I'd say that the real-world vs. the Mormon fantasy version of the world played a pretty frickin huge role in this priesthood ban debacle. Let nobody claim that the issues of Noah's Flood, Adam and Eve, and so forth have no relevance to the LDS Church's truth claims. That's just pure, unadulterated b***s***. They are intimately connected to the LDS Church's past practices, as well as intertwined in LDS scriptures, which LDS claim are inspired directly by God as his word to humanity. They cannot escape it.
If I could fit this entire quote in my sig, I would. Bravo!
Parley P. Pratt wrote:We must lie to support brother Joseph, it is our duty to do so.
Yes. Abraham 1. The Church was merely following what God thought.
Another-words racist.
How so? The ban was based on descent.
It's based on the false protestant notion that the entire black race are descended from Canaanites (they're not). Now what?
How do you know it's false? And what about cultural mixing (leavening)?
There is no doctrinal notion that people with black skin are inherently inferior.
You're joking, right?
Not at all. In your scriptural quotation, you forgot to mention that the Book of Mormon also says that, through their own choices, they can reverse the effects of the curse.
BC Space would claim the KKK was not a racist organizations if he had to.
No. But I would note that historically, Utah was very diligent and successful in stopping that organization.
So you agree that the Khoisan appear to be a distinct lineage from the Bantu, but you assert that it's likely that somewhere along the line, Bantu and Khoisan must have hooked up
The Wikipedia article on Khoisan expressly says they did.
In order to avoid problems, you'd really have to A) delineate all of the African genetic lineages, B) specify which lineages descended from Cain, and C) offer up some kind of proof that this is true. But the church never did this. They simply banned all black Africans. Apparently the church believed that all black Africans descended from Cain. We can infer this from the historical fact that blackness and Africanness were all it took to be banned from the priesthood.
Have I ever denied this? Did I ever claim the determination of descent was not flawed?

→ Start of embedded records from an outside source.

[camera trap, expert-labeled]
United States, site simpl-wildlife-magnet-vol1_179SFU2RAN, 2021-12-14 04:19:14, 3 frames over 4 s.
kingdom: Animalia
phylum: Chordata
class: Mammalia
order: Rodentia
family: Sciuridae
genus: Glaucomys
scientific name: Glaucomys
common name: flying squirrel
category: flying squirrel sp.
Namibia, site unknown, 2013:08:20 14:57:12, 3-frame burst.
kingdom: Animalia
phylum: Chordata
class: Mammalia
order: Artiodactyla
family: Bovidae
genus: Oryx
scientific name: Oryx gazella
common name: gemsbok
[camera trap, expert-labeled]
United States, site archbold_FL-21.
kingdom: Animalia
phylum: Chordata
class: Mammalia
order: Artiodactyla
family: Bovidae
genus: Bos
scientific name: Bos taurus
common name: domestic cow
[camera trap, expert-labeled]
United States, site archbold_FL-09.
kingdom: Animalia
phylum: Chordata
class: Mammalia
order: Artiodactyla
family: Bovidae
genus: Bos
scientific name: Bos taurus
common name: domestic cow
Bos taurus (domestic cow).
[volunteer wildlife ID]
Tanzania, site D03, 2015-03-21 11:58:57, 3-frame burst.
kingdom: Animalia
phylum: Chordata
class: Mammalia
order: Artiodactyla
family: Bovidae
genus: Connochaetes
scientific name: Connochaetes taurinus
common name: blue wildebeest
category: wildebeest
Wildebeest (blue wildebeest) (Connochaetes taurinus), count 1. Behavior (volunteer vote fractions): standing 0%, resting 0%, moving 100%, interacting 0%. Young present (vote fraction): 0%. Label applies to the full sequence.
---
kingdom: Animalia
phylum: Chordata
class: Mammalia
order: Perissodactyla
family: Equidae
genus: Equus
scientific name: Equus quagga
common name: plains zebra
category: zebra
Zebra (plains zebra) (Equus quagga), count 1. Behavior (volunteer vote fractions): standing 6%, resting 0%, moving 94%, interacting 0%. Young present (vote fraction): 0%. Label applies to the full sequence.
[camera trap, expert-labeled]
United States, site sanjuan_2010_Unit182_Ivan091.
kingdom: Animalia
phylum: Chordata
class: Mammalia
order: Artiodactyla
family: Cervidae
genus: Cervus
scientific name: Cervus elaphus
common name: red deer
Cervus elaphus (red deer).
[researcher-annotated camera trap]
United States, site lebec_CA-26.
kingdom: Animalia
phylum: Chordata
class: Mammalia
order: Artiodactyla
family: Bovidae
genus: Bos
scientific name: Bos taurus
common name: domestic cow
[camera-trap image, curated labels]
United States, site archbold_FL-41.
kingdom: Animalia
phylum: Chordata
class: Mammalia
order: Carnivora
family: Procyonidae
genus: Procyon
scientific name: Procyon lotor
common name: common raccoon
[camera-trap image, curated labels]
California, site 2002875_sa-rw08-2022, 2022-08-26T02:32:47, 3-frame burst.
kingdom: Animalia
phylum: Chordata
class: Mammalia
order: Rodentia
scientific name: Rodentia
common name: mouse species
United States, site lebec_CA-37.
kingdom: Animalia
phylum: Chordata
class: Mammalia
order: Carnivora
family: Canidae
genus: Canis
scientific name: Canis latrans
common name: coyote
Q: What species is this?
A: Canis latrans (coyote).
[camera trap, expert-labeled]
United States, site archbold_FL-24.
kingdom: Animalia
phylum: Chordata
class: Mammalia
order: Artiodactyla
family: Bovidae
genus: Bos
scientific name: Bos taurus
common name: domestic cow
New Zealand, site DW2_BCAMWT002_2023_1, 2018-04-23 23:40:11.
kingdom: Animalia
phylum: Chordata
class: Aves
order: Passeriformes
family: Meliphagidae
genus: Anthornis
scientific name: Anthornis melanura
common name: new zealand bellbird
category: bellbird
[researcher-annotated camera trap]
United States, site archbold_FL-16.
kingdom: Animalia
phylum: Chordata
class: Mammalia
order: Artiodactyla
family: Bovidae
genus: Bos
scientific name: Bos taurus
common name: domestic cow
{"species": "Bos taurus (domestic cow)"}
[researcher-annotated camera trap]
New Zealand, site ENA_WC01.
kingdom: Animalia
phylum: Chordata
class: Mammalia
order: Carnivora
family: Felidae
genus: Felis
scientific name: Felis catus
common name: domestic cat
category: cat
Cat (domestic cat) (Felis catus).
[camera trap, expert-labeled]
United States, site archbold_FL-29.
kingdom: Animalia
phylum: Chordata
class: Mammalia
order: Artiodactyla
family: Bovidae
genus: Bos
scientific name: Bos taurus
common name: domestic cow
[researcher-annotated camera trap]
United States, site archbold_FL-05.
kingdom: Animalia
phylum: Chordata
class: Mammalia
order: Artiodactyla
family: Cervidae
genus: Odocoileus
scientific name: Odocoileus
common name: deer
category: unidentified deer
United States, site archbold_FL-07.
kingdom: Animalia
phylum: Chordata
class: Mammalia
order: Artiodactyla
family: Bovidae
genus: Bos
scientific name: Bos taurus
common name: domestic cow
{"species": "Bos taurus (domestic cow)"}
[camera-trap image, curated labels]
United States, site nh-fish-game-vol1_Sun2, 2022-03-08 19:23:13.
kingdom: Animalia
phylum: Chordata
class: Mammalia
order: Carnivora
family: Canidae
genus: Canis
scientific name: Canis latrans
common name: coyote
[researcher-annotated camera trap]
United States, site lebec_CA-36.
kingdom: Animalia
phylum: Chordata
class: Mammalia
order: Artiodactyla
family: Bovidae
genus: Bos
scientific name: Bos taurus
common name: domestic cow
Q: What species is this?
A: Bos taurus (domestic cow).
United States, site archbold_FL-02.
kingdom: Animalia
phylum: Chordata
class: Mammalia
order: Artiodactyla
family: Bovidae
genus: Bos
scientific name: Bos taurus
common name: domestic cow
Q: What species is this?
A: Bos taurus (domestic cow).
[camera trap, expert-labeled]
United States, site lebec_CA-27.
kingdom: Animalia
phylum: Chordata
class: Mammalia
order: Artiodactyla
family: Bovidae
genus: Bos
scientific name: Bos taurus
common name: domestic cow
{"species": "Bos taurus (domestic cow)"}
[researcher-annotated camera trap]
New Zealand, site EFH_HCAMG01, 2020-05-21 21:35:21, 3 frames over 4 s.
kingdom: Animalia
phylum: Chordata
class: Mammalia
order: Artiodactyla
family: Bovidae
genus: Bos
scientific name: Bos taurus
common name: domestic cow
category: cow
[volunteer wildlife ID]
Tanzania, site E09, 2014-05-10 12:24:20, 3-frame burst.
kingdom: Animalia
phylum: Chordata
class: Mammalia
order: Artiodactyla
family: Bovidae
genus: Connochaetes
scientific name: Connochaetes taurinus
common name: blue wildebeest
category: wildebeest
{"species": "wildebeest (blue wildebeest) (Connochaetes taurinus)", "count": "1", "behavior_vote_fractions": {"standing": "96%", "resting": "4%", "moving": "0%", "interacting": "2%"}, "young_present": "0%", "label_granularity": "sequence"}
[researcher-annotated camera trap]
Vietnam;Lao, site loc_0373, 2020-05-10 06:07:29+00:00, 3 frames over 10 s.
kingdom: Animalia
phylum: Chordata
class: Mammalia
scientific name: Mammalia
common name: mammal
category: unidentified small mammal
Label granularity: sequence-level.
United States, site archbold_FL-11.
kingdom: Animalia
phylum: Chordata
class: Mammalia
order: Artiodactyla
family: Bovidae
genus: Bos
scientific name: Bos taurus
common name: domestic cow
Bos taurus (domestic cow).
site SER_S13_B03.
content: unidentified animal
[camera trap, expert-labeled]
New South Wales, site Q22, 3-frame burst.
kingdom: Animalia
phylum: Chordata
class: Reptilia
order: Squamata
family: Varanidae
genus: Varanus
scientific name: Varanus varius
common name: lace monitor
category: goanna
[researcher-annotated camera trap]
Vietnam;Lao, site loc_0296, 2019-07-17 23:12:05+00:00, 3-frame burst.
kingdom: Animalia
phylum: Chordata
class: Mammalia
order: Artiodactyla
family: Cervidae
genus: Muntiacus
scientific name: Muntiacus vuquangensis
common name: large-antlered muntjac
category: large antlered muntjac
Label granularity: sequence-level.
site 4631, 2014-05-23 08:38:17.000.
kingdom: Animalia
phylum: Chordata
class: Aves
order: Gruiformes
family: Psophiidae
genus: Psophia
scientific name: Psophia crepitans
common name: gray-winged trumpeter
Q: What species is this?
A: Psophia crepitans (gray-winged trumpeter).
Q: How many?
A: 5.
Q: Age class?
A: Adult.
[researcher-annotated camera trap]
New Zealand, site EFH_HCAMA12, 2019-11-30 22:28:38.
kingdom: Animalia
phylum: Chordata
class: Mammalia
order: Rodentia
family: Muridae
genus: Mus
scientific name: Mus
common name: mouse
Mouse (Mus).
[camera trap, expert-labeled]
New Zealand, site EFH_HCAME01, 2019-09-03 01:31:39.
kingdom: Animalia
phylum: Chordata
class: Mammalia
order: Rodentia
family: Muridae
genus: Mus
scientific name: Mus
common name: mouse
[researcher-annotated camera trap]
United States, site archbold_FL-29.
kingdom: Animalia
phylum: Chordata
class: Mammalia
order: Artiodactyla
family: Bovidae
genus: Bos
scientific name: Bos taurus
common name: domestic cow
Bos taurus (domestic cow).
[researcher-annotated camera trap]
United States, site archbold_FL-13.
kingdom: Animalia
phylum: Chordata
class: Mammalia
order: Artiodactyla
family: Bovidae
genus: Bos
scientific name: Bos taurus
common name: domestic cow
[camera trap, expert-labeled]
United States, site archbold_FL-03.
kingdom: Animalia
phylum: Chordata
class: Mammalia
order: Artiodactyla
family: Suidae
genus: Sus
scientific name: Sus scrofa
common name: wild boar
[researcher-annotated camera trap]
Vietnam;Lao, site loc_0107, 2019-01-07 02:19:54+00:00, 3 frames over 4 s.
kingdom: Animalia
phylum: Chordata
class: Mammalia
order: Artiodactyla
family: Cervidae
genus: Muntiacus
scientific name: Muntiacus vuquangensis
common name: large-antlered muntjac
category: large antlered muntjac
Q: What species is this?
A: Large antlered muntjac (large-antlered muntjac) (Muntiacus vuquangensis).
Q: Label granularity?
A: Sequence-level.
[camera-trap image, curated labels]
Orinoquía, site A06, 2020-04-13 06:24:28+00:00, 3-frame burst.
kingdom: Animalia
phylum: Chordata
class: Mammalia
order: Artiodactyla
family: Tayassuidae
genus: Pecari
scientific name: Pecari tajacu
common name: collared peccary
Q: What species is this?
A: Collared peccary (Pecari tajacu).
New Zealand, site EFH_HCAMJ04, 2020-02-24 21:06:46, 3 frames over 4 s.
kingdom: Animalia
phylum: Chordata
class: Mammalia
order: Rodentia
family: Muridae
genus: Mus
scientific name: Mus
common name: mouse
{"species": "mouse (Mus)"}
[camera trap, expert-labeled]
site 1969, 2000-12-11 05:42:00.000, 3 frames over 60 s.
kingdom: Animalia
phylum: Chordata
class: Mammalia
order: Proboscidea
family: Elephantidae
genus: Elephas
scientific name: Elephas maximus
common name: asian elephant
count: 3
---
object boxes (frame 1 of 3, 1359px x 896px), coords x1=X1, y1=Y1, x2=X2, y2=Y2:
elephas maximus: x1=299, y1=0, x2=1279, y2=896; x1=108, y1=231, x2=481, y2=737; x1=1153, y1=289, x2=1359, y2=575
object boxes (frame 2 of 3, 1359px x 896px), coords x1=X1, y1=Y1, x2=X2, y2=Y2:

This is scientifically unjustifiable even if you assume that the LDS scriptural description of a lineage of Cain and a justifiable lineage-based priesthood ban were actually accepted as fact.
I agree.
No matter how you slice it, the actions of the church were laughably unscientific, superstitious, based on premises we now know to be false, and racist.
"False" is not proven by a long shot. The "racist" can't stick because there is nothing in the doctrine about blacks being inherently inferior.
I posted a question previously that went along the lines of 'what questions in a TR interview prior to 1978 did Bishops ask black people that they didn't ask white people?'
Did they ask black people any TR questions at all?
if they didn't ask anything different then exclusion must have only been made on the basis of skin colour.
Not possible considering the scriptures and the doctrine. The reason for the ban has never been because of skin color.
bcspace wrote: How so? The ban was based on descent.
Race is based on descent. The ban restricted a certain group by race. It was therefore by definition racist. I know you know this and are just trolling or more accurately lying here.